Me sorprende descubrir que Rafael Sánchez (Basilea, Suiza, 1975) un ejemplo de suizo de ascendencia española desubicado en nuestras tierras que, sin embargo, accede a adaptar una pieza literaria tan «de aquí» de la mano del austriaco Eberhard Petschinka.
Luego me remueven las vísceras esos siete actores de La Abadía: Sergio Adillo, Lola Casamayor, Carmen Valverde, Fernando Soto, Lidia Otón y Julio Cortázar, porque en ese escenario sucede a menudo que los actores no abandonan el espacio, a falta de bambalinas y telón; ellos se transforman, aparecen y desaparecen sin dejar de estar ahí delante de nosotros.

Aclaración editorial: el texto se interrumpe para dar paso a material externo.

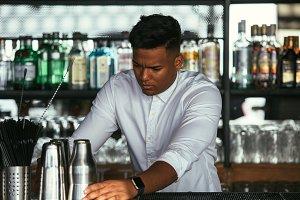 Bartender prepares cocktail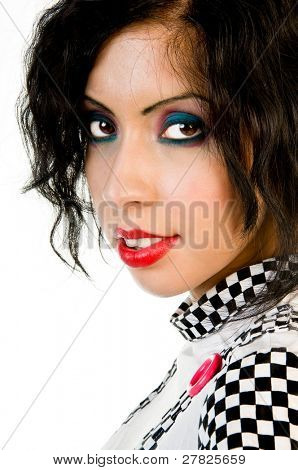 Beautiful young fashion model in a black and white checked dress with big candy color buttons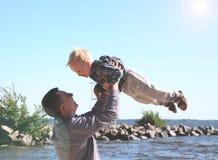 Glücklicher aufgeregte Vater und der Sohn, die auf Sommer spielt, setzen auf den Strand, genießen das Leben lizenzfreies stockfoto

Adquieren la apariencia y el carácter de sus personajes, más de uno cada uno y es emocionante.
Tiempo de silencio transmite así la fuerza del texto original que yo percibí diluida a mis estúpidos dieciocho años: la miseria, la ignorancia, el conformismo, el miedo… los personajes adoptan en varias ocasiones la expresión y movimientos de animales ¿son caballos? ¿son los ratones con los que investiga el protagonista la cura que no llega para el cáncer que todo lo devora? son bestias brutas ante las que permanecemos en silencio.
Y el sexo: la mano que embrutece a esas personas del mundo de Luis Martín-Santos, que es también el nuestro, el de la España de los años cuarenta y el de nuestros días. El sexo por el cual sobreviven las divertidas y despreocupadas prostitutas, que son improvisado espacio de seguridad para un protagonista en apuros y el que por otra parte, ofrecen las cándidas vírgenes, custodiadas por madres y abuelas que no son más que depredadoras de un hombre que las rescate.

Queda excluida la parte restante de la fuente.